Para mahasiswa peserta Seeds for the Future 2019 belajar ICT di kampus Huawei di Shenzhen, China

Wilson dan Afinas merupakan dua di antara 10 mahasiswa yang beruntung untuk bisa dididik di kampus dan lab Huawei di Shenzen. Di tempat itu, mereka diajarkan ilmu 5G configuration, dikenalkan dengan teknologi IoT dan ilmu telekomunikasi lainnya. Bahkan usai diajari, mereka mendapatkan sertifikat sebagai pengakuan atas keahlian mereka, yang bisa digunakan untuk bekal bekerja usai lulus kuliah.

Related Posts
1 daripada 10

Sepuluh mahasiswa peserta Seeds for the Future tersebut adalah Samuel Christian Coe dan Wilson Rustiandy dan ITB, Christian Andrew Tantono dan Gusti Ngurah Satria Aryawan dari ITS, Espinal Adrinaldi dari Telkom University, Achmad Mu’ammar Afinas dari UGM, Mochamad Zairy Fajar Ibrahim dan Achmad Fathur Rizki dari Universitas Indonesia, Sachi Hongo dan Vega Savera Yuana dari Universitas Padjajaran.

Saat berada di Shenzen, mereka tak menyadari telah berada hampir 2 minggu di China. Ini merupakan destinasi kedua setelah mereka menghabiskan waktu seminggu di Beijing. Mereka mengaku sangat terkesan dengan ilmu-ilmu yang mereka pelajari, termasuk mengenal budaya dan bahasa China, mempelajari mandarin dan menulis kaligrafi China, serta mengunjungi tempat-tempat yang sangat indah di negara tersebut.
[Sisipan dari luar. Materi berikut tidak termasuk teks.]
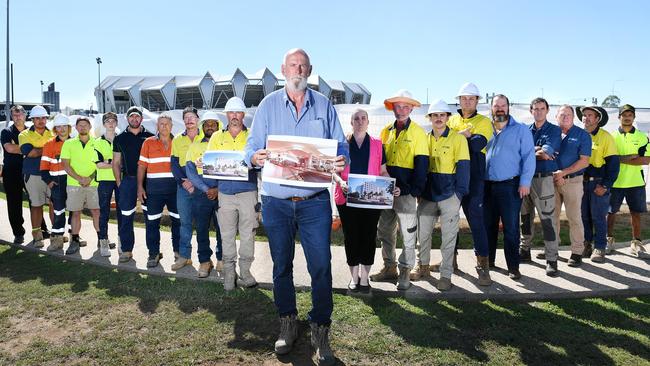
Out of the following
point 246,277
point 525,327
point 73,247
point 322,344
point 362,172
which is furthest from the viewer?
point 73,247

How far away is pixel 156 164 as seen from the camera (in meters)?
5.12

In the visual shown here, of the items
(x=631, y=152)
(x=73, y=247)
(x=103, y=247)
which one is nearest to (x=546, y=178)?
(x=631, y=152)

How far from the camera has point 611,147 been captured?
17.7 ft

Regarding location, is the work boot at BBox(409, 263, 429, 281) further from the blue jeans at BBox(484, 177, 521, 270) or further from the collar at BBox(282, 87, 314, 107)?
the collar at BBox(282, 87, 314, 107)

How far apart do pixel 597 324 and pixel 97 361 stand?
378cm

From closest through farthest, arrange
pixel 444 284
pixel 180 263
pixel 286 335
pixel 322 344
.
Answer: pixel 322 344, pixel 286 335, pixel 444 284, pixel 180 263

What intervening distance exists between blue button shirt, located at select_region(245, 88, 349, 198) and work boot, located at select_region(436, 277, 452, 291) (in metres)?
1.99

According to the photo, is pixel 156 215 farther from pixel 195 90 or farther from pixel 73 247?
pixel 195 90

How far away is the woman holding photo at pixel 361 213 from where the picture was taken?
4.08m

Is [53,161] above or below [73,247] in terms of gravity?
above

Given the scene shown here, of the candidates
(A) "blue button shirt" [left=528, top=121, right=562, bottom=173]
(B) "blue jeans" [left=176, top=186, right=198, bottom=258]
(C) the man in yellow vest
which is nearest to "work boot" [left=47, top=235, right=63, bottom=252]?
(B) "blue jeans" [left=176, top=186, right=198, bottom=258]

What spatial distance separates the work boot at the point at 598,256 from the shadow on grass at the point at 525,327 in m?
1.17

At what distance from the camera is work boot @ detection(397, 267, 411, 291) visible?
4.39 meters

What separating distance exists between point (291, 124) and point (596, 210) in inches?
171
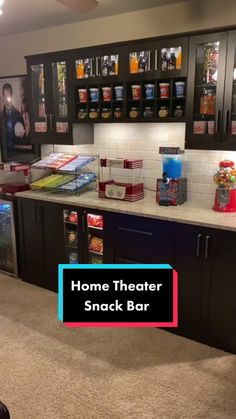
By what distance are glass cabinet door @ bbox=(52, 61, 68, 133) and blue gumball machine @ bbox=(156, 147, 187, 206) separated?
104 cm

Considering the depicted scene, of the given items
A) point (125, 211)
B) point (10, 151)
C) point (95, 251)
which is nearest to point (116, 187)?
point (125, 211)

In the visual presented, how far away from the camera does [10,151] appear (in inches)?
169

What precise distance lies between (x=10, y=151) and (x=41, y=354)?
2596mm

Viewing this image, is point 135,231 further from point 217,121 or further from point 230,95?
point 230,95

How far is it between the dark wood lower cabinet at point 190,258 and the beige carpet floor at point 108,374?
0.53 ft

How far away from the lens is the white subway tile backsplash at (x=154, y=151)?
3.03 meters

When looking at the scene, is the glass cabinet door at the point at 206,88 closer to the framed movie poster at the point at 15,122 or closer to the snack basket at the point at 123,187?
the snack basket at the point at 123,187

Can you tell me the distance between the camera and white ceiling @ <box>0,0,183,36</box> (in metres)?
2.89

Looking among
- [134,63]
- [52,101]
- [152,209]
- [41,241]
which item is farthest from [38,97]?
[152,209]

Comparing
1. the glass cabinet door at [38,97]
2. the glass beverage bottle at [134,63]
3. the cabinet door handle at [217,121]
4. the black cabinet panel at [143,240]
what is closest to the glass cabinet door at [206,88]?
the cabinet door handle at [217,121]

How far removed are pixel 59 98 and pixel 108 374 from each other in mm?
2471

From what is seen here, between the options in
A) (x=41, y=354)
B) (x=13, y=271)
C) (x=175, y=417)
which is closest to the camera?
(x=175, y=417)

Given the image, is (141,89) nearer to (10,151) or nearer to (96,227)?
(96,227)

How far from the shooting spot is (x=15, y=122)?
163 inches
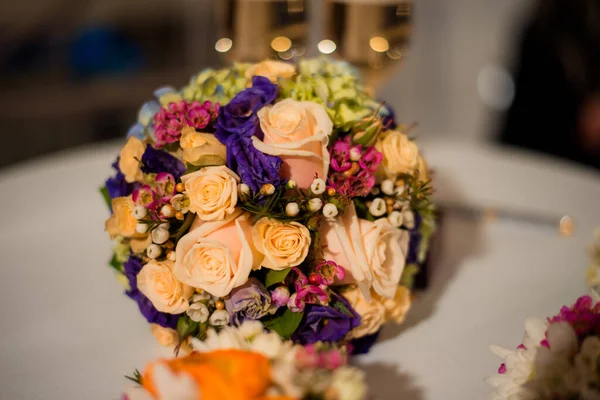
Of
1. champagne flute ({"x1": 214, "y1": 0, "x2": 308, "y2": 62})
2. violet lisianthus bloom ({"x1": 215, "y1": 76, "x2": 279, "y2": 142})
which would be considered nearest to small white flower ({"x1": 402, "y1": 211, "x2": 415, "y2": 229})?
violet lisianthus bloom ({"x1": 215, "y1": 76, "x2": 279, "y2": 142})

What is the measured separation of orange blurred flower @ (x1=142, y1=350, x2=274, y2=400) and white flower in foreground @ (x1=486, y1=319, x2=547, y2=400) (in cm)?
25

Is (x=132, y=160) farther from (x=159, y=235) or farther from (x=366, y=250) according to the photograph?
(x=366, y=250)

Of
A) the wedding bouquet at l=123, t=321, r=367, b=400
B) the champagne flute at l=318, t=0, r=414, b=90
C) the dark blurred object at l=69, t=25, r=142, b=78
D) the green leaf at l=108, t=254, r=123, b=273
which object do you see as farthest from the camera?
the dark blurred object at l=69, t=25, r=142, b=78

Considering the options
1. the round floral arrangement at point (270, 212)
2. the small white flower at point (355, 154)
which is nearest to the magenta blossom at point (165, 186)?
the round floral arrangement at point (270, 212)

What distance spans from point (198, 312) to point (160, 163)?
175 mm

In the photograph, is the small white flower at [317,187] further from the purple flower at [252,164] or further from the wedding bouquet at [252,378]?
the wedding bouquet at [252,378]

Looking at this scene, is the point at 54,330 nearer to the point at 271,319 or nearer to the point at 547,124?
the point at 271,319

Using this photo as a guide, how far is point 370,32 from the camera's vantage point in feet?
3.41

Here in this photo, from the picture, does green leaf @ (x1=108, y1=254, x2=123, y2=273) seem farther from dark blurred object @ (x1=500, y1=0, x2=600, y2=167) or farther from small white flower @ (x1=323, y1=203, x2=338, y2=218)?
dark blurred object @ (x1=500, y1=0, x2=600, y2=167)

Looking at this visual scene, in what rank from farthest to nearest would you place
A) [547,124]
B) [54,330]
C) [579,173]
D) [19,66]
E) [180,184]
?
[19,66], [547,124], [579,173], [54,330], [180,184]

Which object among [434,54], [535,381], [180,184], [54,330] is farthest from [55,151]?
[535,381]

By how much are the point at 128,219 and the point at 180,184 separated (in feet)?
0.28

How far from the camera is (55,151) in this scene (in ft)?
9.03

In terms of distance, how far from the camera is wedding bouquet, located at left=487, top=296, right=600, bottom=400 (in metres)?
0.47
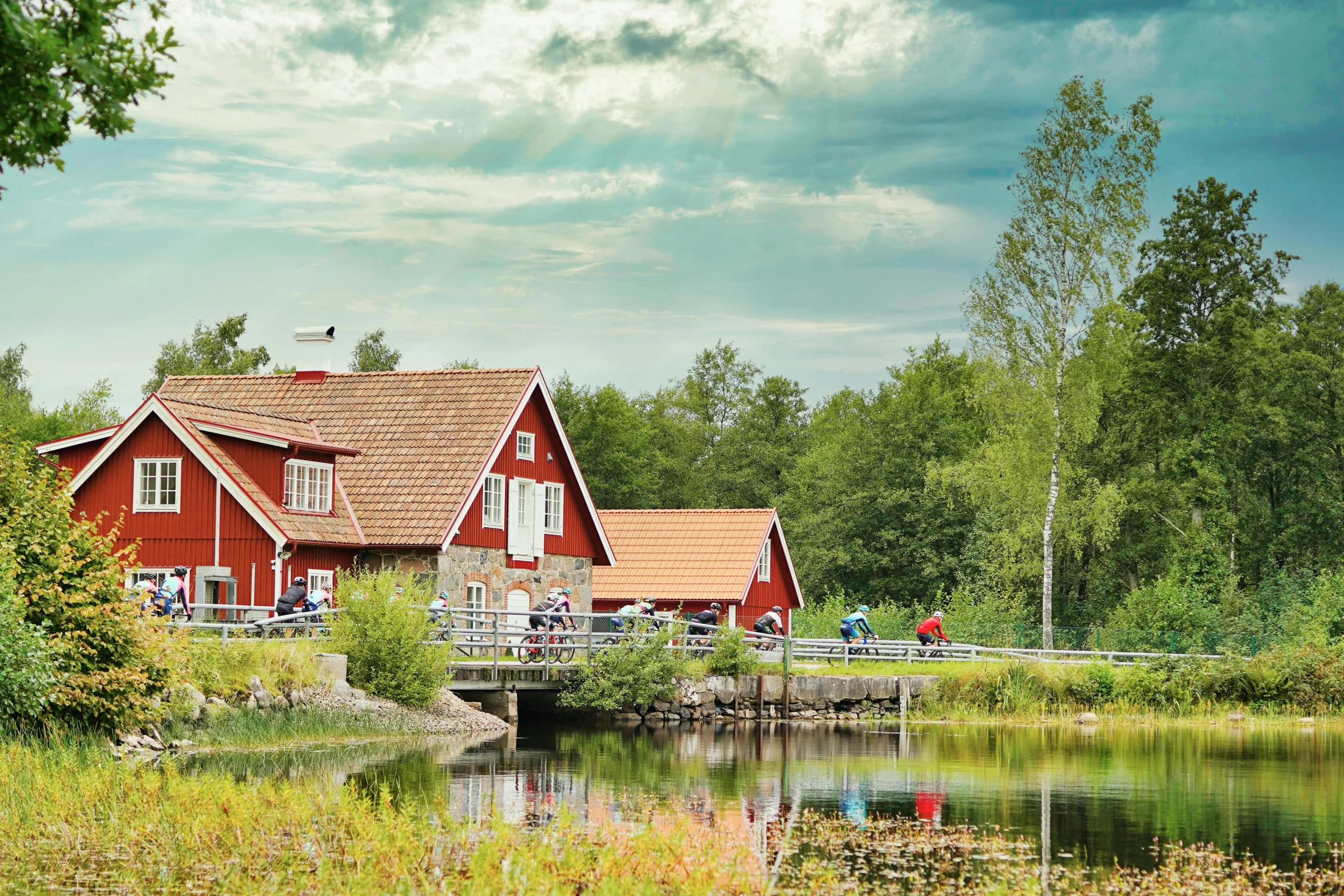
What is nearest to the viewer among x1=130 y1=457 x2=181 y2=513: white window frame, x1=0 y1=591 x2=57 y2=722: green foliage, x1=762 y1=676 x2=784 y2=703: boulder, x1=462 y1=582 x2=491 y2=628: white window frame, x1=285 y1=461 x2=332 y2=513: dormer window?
x1=0 y1=591 x2=57 y2=722: green foliage

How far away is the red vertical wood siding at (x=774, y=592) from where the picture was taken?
47.7 m

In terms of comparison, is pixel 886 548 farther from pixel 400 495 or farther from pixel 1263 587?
pixel 400 495

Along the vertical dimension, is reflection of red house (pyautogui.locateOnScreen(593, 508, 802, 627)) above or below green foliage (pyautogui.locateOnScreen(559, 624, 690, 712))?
above

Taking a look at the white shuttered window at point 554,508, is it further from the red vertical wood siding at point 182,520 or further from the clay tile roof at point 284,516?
the red vertical wood siding at point 182,520

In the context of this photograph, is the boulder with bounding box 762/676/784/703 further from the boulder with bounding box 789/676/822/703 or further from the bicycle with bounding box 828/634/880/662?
the bicycle with bounding box 828/634/880/662

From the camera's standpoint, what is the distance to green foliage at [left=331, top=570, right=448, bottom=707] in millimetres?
27469

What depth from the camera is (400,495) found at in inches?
1414

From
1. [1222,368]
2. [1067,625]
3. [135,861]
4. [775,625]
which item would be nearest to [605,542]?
[775,625]

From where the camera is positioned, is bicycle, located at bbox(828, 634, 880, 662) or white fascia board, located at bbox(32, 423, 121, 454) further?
bicycle, located at bbox(828, 634, 880, 662)

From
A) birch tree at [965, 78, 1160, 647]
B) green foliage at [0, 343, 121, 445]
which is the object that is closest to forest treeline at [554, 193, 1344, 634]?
birch tree at [965, 78, 1160, 647]

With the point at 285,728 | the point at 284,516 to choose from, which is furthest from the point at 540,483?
the point at 285,728

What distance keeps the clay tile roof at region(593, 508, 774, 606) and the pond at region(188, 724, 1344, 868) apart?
15.3 metres

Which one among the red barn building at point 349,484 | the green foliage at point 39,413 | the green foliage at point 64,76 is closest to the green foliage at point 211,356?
the green foliage at point 39,413

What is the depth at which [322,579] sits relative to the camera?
34438 millimetres
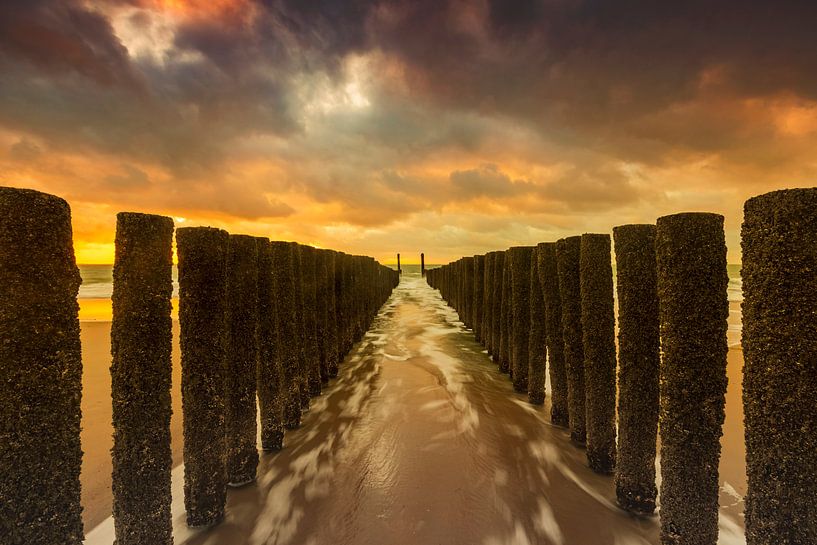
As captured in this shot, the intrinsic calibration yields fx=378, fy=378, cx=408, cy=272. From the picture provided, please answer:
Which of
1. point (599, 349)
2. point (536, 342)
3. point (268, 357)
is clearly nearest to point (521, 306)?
point (536, 342)

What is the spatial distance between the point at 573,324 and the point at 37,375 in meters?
5.60

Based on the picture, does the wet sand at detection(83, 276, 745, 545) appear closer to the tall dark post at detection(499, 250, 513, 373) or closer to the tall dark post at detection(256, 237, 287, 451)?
the tall dark post at detection(256, 237, 287, 451)

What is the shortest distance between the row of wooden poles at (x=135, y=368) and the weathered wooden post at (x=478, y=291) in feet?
28.2

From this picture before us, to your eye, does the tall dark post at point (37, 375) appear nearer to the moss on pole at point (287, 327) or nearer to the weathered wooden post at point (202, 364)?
the weathered wooden post at point (202, 364)

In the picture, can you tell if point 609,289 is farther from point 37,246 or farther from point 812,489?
point 37,246

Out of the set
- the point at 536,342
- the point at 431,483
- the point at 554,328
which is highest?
the point at 554,328

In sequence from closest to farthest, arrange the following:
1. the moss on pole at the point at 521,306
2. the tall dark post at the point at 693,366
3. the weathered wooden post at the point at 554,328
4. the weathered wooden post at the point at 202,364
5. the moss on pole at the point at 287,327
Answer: the tall dark post at the point at 693,366, the weathered wooden post at the point at 202,364, the moss on pole at the point at 287,327, the weathered wooden post at the point at 554,328, the moss on pole at the point at 521,306

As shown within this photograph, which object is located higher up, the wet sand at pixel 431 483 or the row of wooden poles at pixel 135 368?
the row of wooden poles at pixel 135 368

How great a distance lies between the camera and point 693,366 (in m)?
3.06

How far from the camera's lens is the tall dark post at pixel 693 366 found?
10.0ft

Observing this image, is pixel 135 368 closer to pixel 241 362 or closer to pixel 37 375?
pixel 37 375

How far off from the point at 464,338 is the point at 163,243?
12.2m

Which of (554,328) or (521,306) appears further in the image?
(521,306)

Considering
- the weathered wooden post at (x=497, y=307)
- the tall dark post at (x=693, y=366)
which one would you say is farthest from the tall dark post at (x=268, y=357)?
the weathered wooden post at (x=497, y=307)
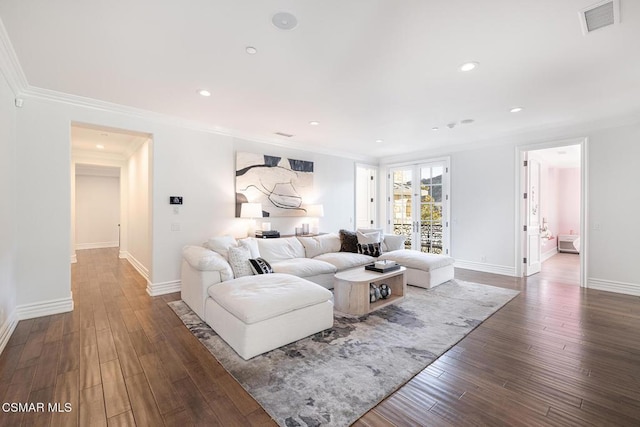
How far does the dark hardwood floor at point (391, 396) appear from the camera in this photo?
170 centimetres

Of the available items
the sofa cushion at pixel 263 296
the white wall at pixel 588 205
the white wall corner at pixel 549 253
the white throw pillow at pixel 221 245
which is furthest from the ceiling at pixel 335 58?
the white wall corner at pixel 549 253

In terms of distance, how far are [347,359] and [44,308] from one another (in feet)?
11.8

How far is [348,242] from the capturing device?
518 centimetres

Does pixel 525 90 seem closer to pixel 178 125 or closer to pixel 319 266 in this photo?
pixel 319 266

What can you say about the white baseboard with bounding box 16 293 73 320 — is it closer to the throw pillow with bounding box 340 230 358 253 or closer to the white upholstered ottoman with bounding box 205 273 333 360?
the white upholstered ottoman with bounding box 205 273 333 360

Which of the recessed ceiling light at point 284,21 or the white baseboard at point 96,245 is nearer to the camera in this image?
the recessed ceiling light at point 284,21

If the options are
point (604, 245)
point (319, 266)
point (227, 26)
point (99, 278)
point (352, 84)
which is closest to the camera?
point (227, 26)

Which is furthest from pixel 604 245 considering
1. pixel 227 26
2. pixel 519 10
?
pixel 227 26

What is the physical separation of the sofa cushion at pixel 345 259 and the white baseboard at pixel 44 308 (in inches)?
131

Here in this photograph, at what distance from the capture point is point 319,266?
4078 millimetres

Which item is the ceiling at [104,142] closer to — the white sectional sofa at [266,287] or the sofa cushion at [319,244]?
the white sectional sofa at [266,287]

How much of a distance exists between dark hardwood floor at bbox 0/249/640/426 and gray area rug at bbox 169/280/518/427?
0.31 feet

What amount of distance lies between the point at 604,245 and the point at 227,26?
5966 mm

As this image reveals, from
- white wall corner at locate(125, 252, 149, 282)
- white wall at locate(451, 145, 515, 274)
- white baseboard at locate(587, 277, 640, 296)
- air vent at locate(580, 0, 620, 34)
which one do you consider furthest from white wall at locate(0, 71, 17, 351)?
white baseboard at locate(587, 277, 640, 296)
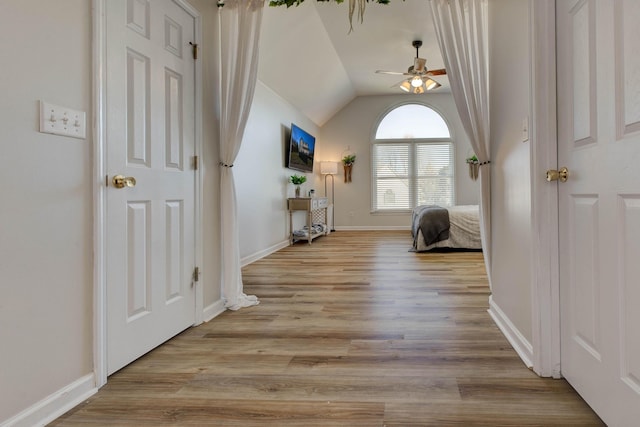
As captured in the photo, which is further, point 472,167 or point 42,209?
point 472,167

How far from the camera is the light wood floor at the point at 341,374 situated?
4.53 ft

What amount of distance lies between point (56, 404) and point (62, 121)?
1.06 meters

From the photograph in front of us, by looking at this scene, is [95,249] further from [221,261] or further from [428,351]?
[428,351]

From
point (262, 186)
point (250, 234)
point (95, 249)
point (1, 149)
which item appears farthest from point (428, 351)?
point (262, 186)

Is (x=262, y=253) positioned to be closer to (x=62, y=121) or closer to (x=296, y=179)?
(x=296, y=179)

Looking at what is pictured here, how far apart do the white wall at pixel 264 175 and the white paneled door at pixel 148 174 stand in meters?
2.05

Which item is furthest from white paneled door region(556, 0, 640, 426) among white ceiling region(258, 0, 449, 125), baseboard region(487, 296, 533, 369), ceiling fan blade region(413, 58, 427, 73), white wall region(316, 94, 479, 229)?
white wall region(316, 94, 479, 229)

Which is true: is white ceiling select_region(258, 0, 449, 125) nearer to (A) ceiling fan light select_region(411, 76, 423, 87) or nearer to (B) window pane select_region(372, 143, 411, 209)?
(A) ceiling fan light select_region(411, 76, 423, 87)

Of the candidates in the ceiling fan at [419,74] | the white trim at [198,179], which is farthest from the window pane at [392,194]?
the white trim at [198,179]

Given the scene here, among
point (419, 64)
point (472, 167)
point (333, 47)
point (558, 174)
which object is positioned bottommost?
point (558, 174)

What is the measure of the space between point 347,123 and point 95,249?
7717 mm

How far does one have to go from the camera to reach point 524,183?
1837 millimetres

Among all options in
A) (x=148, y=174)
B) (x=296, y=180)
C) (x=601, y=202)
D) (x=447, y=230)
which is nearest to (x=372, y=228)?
(x=296, y=180)

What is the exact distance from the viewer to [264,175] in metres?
5.30
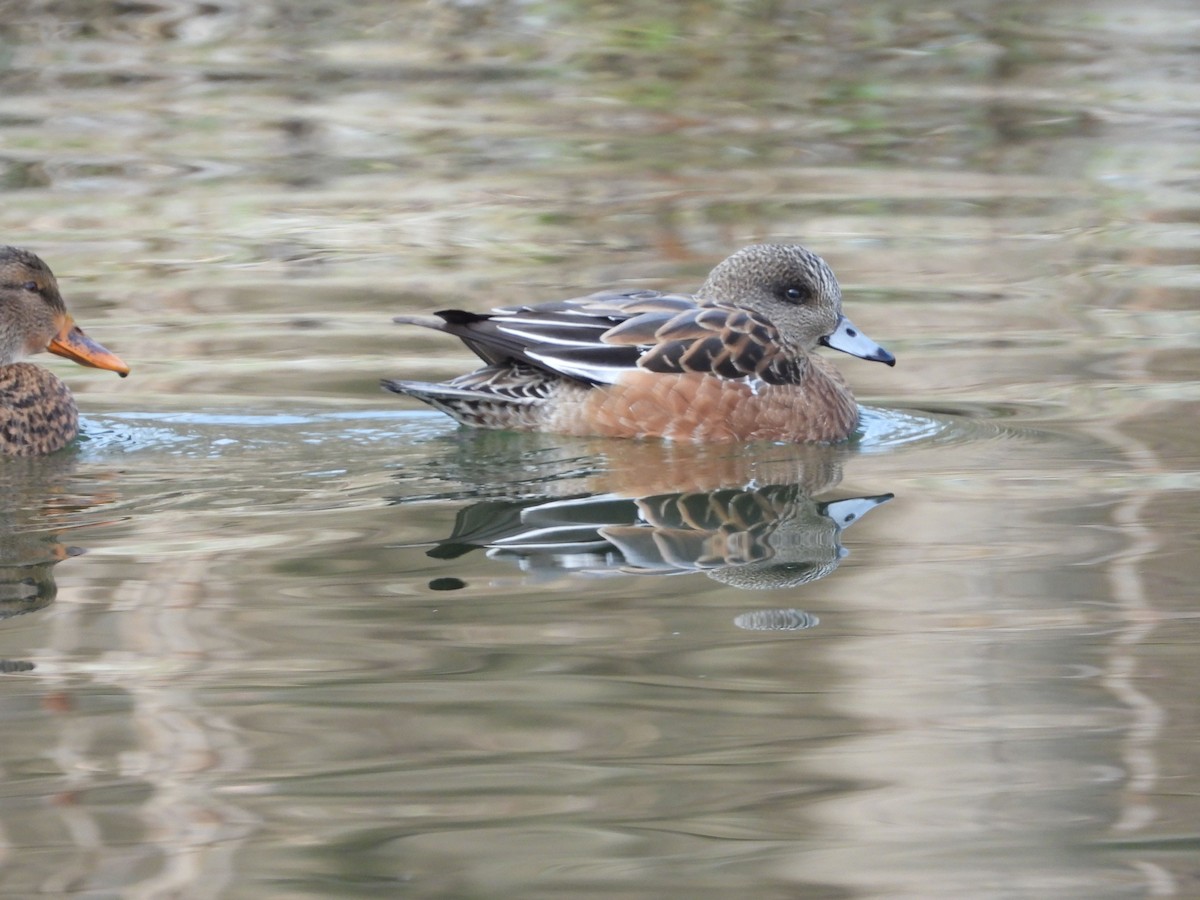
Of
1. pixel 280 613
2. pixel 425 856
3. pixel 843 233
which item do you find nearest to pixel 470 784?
pixel 425 856

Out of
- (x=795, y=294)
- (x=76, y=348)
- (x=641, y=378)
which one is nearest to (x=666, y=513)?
(x=641, y=378)

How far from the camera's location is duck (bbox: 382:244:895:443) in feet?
26.4

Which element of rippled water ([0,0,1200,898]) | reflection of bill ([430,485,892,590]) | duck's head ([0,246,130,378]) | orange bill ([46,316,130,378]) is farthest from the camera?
orange bill ([46,316,130,378])

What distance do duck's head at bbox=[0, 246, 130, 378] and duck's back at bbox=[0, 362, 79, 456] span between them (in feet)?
0.71

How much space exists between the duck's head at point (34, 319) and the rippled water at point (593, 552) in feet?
1.22

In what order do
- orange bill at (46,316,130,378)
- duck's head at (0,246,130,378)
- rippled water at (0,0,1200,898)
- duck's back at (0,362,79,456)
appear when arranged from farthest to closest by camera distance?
1. orange bill at (46,316,130,378)
2. duck's head at (0,246,130,378)
3. duck's back at (0,362,79,456)
4. rippled water at (0,0,1200,898)

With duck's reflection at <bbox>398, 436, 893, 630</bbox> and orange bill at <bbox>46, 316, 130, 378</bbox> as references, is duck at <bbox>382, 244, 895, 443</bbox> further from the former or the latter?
orange bill at <bbox>46, 316, 130, 378</bbox>

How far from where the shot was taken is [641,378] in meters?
8.07

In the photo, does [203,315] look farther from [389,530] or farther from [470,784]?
[470,784]

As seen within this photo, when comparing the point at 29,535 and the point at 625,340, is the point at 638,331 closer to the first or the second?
the point at 625,340

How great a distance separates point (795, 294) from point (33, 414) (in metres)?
3.29

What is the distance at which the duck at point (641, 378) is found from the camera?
8.05m

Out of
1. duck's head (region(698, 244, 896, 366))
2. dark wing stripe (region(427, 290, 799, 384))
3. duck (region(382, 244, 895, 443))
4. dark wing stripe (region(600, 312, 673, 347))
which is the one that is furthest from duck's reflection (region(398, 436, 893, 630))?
duck's head (region(698, 244, 896, 366))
“Yang paling menarik, selain config 5G, kami juga bisa berkenalan dengan mahasiswa lain dari negara berbeda. Tahun ini kami berteman dengan pemuda dari Nigeria dan Azerbaijan,” kata Vega, satu-satunya wanita yang ada di rombongan mahasiswa Indonesia.

Baca juga: KBRI: Mahasiswa Seeds for the Future Lanjutkan Transformasi Digital di Indonesia

10 mahasiswa Indonesia peserta Seeds for the Future 2019 saat graduation ceremony di Shenzhen, China

Vega, Afinas dan Wilson beserta 7 mahasiswa lainnya dididik dalam program yang dibentuk oleh Huawei, bernama Seeds for the Future 2019. Ini adalah program pemberdayaan sumber daya manusia di bidang TIK yang merupakan bagian dari Program CSR Huawei Global.

Program yang sudah digelar selama 7 tahun ini merupakan upaya Huawei mendorong terlaksananya alih pengetahuan, serta meningkatkan pemahaman dan ketertarikan talenta muda Indonesia yang penuh potensi terhadap industri TIK.

Hingga akhir 2018, program ini telah mendapat sambutan positif di 125 negara, sementara di Indonesia program ini telah berlangsung sejak 2013. Lebih dari 100 mahasiswa asal Indonesia telah berpartisipasi dalam program ini.